Goal of the exercise >> Retype the rows word for word, starting with the line that contains "Within the photographed" and going on through the last line of the rows, both included.

-- start of Records supplied --

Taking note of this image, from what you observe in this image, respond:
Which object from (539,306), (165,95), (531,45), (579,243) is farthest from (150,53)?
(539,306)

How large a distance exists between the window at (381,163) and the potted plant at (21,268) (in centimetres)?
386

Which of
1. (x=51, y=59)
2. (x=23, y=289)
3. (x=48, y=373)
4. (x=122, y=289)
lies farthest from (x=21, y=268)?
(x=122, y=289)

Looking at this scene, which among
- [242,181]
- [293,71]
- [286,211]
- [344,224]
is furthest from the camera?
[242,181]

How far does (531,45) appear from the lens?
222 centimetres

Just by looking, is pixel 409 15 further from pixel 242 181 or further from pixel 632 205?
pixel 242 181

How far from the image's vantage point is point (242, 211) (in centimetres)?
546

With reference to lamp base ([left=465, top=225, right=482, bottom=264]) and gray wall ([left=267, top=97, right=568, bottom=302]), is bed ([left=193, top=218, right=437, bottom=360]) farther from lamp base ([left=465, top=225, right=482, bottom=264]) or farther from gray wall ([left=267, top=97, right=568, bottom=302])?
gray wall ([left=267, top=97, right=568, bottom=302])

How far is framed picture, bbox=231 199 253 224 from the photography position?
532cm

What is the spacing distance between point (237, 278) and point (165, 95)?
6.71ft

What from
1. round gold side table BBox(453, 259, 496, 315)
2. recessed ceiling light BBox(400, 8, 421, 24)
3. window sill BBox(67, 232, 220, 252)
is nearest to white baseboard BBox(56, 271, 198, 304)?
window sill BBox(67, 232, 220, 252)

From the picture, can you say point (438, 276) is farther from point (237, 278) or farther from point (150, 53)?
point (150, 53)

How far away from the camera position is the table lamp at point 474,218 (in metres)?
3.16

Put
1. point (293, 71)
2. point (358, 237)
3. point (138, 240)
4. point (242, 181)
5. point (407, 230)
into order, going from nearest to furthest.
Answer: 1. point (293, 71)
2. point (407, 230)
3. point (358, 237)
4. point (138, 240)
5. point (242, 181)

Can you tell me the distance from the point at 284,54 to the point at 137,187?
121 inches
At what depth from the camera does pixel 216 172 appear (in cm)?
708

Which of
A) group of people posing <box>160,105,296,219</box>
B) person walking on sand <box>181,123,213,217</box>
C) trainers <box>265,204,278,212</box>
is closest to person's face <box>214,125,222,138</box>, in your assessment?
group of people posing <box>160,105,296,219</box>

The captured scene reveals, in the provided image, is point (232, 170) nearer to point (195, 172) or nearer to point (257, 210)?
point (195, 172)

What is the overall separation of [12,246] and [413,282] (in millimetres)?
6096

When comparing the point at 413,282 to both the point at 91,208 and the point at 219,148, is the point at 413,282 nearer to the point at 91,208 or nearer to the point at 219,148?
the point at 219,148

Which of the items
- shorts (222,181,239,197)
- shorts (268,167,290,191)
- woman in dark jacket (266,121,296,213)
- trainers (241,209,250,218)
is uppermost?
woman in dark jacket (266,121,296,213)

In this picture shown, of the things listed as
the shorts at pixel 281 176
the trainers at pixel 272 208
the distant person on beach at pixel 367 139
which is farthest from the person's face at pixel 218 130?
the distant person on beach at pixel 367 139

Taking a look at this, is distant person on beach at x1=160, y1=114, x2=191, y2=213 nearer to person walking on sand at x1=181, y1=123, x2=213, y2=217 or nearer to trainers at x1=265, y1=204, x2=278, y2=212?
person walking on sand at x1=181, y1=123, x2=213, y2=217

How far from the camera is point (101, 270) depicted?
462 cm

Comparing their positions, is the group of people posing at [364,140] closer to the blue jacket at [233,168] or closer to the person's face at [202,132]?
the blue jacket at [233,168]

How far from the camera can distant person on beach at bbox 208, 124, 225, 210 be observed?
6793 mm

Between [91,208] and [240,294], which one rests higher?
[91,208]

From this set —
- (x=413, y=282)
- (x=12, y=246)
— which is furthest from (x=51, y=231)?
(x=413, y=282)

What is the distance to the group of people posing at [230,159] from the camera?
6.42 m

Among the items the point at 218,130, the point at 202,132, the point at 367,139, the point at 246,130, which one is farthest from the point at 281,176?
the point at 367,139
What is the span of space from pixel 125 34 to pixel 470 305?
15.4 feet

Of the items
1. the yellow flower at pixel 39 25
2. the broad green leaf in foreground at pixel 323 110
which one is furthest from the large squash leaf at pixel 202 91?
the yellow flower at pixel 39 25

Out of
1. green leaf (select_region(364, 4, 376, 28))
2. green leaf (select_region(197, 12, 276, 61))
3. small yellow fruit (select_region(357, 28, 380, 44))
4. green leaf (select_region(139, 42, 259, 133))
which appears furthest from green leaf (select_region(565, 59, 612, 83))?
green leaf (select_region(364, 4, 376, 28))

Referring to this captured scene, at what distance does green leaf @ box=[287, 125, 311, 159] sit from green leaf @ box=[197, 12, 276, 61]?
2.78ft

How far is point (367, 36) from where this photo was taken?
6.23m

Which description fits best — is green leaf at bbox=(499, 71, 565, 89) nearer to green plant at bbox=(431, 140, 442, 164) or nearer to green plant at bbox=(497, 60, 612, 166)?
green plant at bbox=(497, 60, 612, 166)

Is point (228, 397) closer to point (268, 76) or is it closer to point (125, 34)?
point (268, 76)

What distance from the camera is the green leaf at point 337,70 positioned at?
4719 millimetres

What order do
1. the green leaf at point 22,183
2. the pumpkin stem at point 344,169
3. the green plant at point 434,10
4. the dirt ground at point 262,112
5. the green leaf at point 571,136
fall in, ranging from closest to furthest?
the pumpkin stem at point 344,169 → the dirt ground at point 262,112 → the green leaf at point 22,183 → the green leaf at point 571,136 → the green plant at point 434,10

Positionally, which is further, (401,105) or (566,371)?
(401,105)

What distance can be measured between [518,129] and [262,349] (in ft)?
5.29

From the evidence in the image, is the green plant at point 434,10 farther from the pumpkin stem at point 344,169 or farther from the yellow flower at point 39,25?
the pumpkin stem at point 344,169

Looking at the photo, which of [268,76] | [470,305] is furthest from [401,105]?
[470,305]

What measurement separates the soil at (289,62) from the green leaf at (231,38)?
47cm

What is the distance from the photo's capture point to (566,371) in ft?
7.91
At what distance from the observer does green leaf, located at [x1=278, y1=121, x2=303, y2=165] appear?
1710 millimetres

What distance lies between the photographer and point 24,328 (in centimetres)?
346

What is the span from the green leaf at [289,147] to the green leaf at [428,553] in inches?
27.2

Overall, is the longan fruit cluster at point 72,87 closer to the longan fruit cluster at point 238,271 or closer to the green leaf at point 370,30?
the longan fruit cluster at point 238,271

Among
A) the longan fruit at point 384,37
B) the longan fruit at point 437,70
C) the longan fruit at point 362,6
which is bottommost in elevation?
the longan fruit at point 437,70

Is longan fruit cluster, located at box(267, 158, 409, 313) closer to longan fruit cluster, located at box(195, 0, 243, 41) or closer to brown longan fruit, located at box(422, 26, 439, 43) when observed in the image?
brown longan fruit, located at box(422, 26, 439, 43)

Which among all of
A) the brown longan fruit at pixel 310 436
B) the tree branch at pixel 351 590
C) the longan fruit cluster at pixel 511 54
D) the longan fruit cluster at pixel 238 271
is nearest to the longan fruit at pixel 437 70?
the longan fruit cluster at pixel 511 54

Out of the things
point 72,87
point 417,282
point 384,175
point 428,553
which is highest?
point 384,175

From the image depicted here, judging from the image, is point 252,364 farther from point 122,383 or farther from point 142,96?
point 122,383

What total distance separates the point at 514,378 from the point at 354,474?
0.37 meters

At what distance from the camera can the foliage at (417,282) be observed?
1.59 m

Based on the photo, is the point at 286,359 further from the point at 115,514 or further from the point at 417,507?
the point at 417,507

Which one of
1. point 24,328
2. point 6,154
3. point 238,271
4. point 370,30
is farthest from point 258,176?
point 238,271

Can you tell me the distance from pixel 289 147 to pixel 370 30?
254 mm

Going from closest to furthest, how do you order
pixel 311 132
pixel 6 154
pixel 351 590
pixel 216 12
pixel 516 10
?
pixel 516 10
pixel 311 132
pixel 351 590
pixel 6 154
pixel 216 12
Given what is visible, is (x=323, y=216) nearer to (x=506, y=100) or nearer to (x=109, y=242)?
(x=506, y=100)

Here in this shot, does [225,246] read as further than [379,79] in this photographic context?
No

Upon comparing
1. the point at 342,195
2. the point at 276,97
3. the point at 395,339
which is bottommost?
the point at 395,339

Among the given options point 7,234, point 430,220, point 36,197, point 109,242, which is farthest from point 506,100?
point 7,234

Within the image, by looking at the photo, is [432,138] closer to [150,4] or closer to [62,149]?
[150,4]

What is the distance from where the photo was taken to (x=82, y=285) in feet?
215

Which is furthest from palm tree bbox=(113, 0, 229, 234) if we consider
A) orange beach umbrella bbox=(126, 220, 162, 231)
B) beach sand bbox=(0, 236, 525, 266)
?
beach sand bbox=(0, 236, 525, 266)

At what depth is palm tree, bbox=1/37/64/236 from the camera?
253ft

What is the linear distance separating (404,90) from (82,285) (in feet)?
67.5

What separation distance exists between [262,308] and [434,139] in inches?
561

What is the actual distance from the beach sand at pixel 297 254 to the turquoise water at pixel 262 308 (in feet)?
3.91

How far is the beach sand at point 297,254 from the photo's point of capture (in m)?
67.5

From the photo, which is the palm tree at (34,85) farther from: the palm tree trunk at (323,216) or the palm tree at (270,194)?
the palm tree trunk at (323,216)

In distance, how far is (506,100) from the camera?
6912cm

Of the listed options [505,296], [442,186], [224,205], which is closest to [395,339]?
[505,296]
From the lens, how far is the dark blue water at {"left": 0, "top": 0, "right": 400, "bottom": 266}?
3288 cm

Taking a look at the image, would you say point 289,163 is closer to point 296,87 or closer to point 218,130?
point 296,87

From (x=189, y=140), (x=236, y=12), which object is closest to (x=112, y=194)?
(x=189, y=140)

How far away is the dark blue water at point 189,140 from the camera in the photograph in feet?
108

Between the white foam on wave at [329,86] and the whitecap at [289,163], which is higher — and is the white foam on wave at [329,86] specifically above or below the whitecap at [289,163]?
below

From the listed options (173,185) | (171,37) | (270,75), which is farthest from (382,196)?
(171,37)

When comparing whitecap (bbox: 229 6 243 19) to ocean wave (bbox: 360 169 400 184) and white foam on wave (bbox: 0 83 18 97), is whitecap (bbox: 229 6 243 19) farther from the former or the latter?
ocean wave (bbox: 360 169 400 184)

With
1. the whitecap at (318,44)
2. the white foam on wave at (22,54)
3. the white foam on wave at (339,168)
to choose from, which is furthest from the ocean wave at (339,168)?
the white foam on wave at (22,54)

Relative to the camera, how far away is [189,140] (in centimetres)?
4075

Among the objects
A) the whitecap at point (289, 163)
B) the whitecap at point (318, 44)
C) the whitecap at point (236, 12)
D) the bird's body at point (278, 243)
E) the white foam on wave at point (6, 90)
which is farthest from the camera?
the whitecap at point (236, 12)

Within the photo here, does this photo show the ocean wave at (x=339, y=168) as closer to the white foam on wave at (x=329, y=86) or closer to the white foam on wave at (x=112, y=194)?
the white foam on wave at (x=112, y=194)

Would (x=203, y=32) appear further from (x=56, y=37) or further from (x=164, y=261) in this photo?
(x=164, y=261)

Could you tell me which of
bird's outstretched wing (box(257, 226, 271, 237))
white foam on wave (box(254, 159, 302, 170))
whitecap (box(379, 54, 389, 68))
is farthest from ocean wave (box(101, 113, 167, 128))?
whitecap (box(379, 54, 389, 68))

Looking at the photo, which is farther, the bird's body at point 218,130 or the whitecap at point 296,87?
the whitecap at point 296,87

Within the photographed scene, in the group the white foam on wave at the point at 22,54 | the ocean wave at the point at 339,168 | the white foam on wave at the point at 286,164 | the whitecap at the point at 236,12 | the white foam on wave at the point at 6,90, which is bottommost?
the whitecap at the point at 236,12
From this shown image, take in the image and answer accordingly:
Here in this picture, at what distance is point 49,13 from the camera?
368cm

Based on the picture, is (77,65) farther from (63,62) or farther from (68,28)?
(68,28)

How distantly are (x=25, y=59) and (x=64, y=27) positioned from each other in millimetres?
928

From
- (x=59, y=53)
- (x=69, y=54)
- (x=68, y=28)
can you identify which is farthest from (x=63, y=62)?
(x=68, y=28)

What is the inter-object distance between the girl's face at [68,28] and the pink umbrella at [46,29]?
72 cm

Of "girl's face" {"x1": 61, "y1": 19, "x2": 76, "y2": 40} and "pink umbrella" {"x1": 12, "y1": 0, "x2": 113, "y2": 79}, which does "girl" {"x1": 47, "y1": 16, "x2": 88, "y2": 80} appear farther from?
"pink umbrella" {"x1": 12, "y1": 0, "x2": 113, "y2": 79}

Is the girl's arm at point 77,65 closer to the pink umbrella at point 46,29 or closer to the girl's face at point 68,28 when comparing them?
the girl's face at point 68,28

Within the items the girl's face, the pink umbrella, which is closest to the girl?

-- end of Records supplied --

Response >>
Within the photographed scene, in the group the white foam on wave at the point at 22,54 | the ocean wave at the point at 339,168 | the white foam on wave at the point at 286,164 | the whitecap at the point at 236,12 | the white foam on wave at the point at 6,90, which is bottommost?
the whitecap at the point at 236,12
From this shown image, take in the image and answer accordingly:
Here in this picture, at what distance is point 49,13 from the camera?
368cm

Based on the picture, is (77,65) farther from (63,62) or farther from (68,28)?
(68,28)

How distantly are (x=25, y=59) and (x=64, y=27) positioned from each other in millimetres?
928

From
- (x=59, y=53)
- (x=69, y=54)
- (x=68, y=28)
can you identify which is farthest from (x=63, y=62)?
(x=68, y=28)

What is the inter-object distance between the girl's face at [68,28] and the pink umbrella at [46,29]?
72 cm

Of "girl's face" {"x1": 61, "y1": 19, "x2": 76, "y2": 40} and "pink umbrella" {"x1": 12, "y1": 0, "x2": 113, "y2": 79}, which does "girl" {"x1": 47, "y1": 16, "x2": 88, "y2": 80} appear farther from?
"pink umbrella" {"x1": 12, "y1": 0, "x2": 113, "y2": 79}

Is the girl's arm at point 77,65 closer to the pink umbrella at point 46,29 or closer to the girl's face at point 68,28 when comparing them?
the girl's face at point 68,28

Within the items the girl's face, the pink umbrella, which is closest to the girl?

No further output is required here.